I'm gonna start playing with this looks fun

Answer 20

kay

Answer 21

If the probability of getting H or T on each flip is 1/2 than lets say:

1. First guy goes: H
2. Second guy goes T
3. Second guy goes: H
4. First guy goes: T
5. First guy goes: H
6. Second guy goes: T

Answer 22

maybe work like this
There is 0% chance A wins in 6 rolls

Answer 23

In a way, I'm tempted to say, forget everything and just calculate the amount of times it takes to get heads 5 times by flipping a single coin successively.

Answer 24

6 times*

Answer 25

yeah i am doing that too, i think we shud just ditch the A and B and think about the coin itself

Answer 26

Or...
1. First guy goes: T
2. First guy goes: H
3. Second guy goes: T
4. Second guy goes: H
5. First guy goes: T
6. First guy goes: H

Answer 27

but u keep getting infinite series of probabilities showing up in there

Answer 28

so im thinking there has to be some nicer simpification

Answer 29

XD i dont see him winning
not sure what the probability is though

Answer 30

@Kainui ... but the winner is the person who gets heads... :P

Answer 31

& the loser flips next

Answer 32

Yeah but it doesn't matter, all that matters is who's holding the coin after it's flipped heads 5 times.

[Rows from a spatial reasoning dataset]

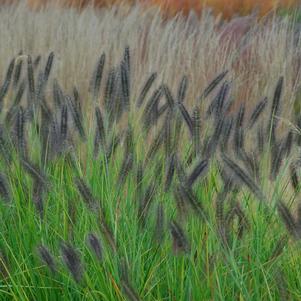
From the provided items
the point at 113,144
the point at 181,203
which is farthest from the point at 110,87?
the point at 181,203

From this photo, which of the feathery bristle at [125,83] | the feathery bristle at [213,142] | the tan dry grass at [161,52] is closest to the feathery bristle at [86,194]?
the feathery bristle at [213,142]

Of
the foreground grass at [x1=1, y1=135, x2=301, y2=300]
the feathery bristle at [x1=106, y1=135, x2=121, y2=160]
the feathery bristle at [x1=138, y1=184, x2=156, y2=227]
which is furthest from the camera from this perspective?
the feathery bristle at [x1=106, y1=135, x2=121, y2=160]

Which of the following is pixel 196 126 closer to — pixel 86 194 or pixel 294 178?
pixel 294 178

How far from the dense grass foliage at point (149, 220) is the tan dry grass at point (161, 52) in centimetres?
232

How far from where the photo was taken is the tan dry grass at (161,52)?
5.52m

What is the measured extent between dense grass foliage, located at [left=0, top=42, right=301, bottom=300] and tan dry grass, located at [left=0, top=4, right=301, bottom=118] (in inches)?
91.2

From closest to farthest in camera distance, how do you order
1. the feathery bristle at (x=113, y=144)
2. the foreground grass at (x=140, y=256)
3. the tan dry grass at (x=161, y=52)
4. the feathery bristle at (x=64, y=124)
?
the foreground grass at (x=140, y=256) < the feathery bristle at (x=64, y=124) < the feathery bristle at (x=113, y=144) < the tan dry grass at (x=161, y=52)

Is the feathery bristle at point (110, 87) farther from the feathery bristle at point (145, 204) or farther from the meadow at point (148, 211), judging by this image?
the feathery bristle at point (145, 204)

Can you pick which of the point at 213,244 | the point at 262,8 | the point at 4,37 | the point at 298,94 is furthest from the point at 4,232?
the point at 262,8

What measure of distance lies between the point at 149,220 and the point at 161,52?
3.65 metres

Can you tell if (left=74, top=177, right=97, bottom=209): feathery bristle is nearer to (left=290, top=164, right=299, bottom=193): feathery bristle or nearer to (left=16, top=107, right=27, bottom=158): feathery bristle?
(left=16, top=107, right=27, bottom=158): feathery bristle

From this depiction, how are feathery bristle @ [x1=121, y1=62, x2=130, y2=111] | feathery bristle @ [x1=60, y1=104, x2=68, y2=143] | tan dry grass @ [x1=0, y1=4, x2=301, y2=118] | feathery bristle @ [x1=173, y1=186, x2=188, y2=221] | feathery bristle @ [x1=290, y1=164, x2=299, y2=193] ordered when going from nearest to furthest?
1. feathery bristle @ [x1=173, y1=186, x2=188, y2=221]
2. feathery bristle @ [x1=290, y1=164, x2=299, y2=193]
3. feathery bristle @ [x1=60, y1=104, x2=68, y2=143]
4. feathery bristle @ [x1=121, y1=62, x2=130, y2=111]
5. tan dry grass @ [x1=0, y1=4, x2=301, y2=118]

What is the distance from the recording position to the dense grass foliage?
200cm

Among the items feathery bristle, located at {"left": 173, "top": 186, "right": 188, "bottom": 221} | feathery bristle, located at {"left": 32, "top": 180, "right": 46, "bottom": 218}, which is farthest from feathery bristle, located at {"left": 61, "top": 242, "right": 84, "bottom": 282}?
feathery bristle, located at {"left": 32, "top": 180, "right": 46, "bottom": 218}
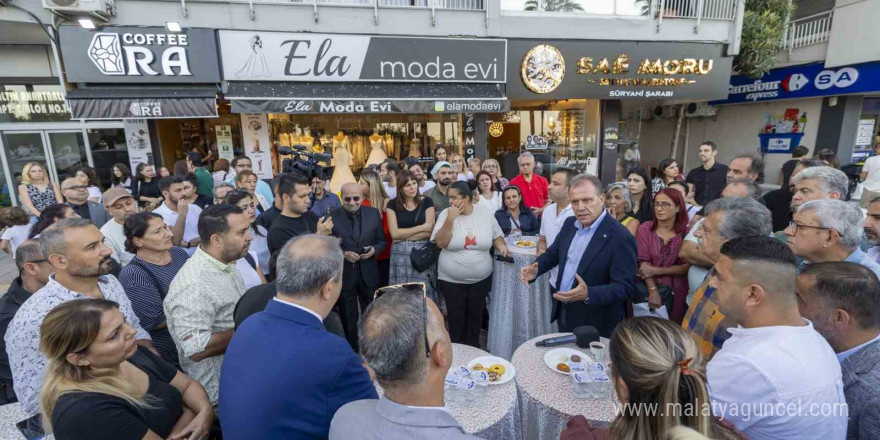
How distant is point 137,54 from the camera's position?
24.0ft

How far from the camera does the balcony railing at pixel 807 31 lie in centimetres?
1096

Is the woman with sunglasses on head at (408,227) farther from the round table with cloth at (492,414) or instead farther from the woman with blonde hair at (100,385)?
the woman with blonde hair at (100,385)

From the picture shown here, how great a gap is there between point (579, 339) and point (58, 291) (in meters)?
2.88

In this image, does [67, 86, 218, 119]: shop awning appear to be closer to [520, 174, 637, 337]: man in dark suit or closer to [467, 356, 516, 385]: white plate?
[520, 174, 637, 337]: man in dark suit

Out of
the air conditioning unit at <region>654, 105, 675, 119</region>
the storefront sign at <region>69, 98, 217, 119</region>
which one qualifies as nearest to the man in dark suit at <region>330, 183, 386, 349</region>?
the storefront sign at <region>69, 98, 217, 119</region>

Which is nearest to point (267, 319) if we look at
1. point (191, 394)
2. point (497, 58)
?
point (191, 394)

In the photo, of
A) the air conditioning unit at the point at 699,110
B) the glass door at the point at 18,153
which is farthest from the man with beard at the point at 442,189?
the air conditioning unit at the point at 699,110

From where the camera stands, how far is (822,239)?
223 cm

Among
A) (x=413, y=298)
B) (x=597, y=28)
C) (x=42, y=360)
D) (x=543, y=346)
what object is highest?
(x=597, y=28)

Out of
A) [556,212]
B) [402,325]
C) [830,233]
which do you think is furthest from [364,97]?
[402,325]

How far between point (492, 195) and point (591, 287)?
262 cm

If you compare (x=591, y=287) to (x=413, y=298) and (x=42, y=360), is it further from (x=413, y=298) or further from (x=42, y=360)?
(x=42, y=360)

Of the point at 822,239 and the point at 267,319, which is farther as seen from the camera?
the point at 822,239

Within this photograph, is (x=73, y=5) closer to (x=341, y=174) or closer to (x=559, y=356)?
(x=341, y=174)
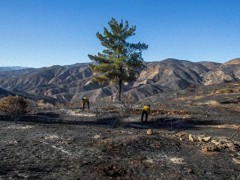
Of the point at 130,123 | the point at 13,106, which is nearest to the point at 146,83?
the point at 13,106

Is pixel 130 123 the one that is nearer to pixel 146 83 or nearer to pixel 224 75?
pixel 224 75

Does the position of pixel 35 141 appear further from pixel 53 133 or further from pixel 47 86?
pixel 47 86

▸ INSTRUCTIONS FOR THE TASK: In the coin-flipping thread, rewrite the passage between "maybe work like" and "single coin successively.", inclusive, substituting "flips" for "rolls".

▸ EXPECTED ANSWER:
maybe work like this
There is 0% chance A wins in 6 flips

Answer 23

In a way, I'm tempted to say, forget everything and just calculate the amount of times it takes to get heads 5 times by flipping a single coin successively.